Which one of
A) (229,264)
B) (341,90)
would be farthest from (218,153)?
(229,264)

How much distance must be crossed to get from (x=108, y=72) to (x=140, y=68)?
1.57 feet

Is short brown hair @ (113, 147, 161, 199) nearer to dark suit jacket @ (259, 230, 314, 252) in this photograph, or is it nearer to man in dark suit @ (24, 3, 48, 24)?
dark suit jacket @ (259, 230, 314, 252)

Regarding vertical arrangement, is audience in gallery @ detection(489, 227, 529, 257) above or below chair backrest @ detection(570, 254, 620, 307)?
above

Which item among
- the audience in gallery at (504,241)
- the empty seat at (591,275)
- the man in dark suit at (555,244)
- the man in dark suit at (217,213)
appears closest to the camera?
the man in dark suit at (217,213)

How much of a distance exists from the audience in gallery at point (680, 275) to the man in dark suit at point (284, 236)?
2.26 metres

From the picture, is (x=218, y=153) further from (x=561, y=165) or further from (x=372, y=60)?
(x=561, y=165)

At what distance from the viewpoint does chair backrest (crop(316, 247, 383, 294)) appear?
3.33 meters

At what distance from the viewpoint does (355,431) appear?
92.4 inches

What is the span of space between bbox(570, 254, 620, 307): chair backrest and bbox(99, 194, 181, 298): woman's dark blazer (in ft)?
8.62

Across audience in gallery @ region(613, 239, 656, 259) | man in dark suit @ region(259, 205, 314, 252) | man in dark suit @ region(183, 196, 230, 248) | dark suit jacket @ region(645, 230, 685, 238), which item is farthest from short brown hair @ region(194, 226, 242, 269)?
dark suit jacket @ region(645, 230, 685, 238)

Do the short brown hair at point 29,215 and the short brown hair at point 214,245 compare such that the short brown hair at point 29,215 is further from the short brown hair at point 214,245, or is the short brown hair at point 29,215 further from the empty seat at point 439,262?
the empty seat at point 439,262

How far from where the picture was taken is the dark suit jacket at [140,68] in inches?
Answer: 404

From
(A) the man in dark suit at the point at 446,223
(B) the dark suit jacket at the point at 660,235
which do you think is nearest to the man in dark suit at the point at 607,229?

▬▬▬▬▬▬

§ Amaç
Yukarıdaki satırların tamamını, boş satırları atlayarak numaralandırılmış bir liste biçiminde sununuz.

§ Tamamlanmış Yanıt
1. Which one of
2. A) (229,264)
3. B) (341,90)
4. would be farthest from (218,153)?
5. (229,264)
6. How much distance must be crossed to get from (x=108, y=72) to (x=140, y=68)?
7. 1.57 feet
8. Is short brown hair @ (113, 147, 161, 199) nearer to dark suit jacket @ (259, 230, 314, 252) in this photograph, or is it nearer to man in dark suit @ (24, 3, 48, 24)?
9. dark suit jacket @ (259, 230, 314, 252)
10. Regarding vertical arrangement, is audience in gallery @ detection(489, 227, 529, 257) above or below chair backrest @ detection(570, 254, 620, 307)?
11. above
12. Which item among
13. - the audience in gallery at (504,241)
14. - the empty seat at (591,275)
15. - the man in dark suit at (555,244)
16. - the man in dark suit at (217,213)
17. appears closest to the camera?
18. the man in dark suit at (217,213)
19. How much of a distance exists from the audience in gallery at point (680, 275) to the man in dark suit at point (284, 236)?
20. 2.26 metres
21. From the picture, is (x=218, y=153) further from (x=561, y=165) or further from (x=372, y=60)?
22. (x=561, y=165)
23. At what distance from the viewpoint does chair backrest (crop(316, 247, 383, 294)) appear?
24. 3.33 meters
25. At what distance from the viewpoint does (355,431) appear?
26. 92.4 inches
27. What is the span of space between bbox(570, 254, 620, 307): chair backrest and bbox(99, 194, 181, 298): woman's dark blazer (in ft)?
28. 8.62
29. Across audience in gallery @ region(613, 239, 656, 259) | man in dark suit @ region(259, 205, 314, 252) | man in dark suit @ region(183, 196, 230, 248) | dark suit jacket @ region(645, 230, 685, 238), which item is farthest from short brown hair @ region(194, 226, 242, 269)?
30. dark suit jacket @ region(645, 230, 685, 238)
31. Do the short brown hair at point 29,215 and the short brown hair at point 214,245 compare such that the short brown hair at point 29,215 is further from the short brown hair at point 214,245, or is the short brown hair at point 29,215 further from the empty seat at point 439,262?
32. the empty seat at point 439,262
33. How far from where the picture was taken is the dark suit jacket at [140,68] in inches?
34. Answer: 404
35. From
36. (A) the man in dark suit at the point at 446,223
37. (B) the dark suit jacket at the point at 660,235
38. which do you think is nearest to the man in dark suit at the point at 607,229?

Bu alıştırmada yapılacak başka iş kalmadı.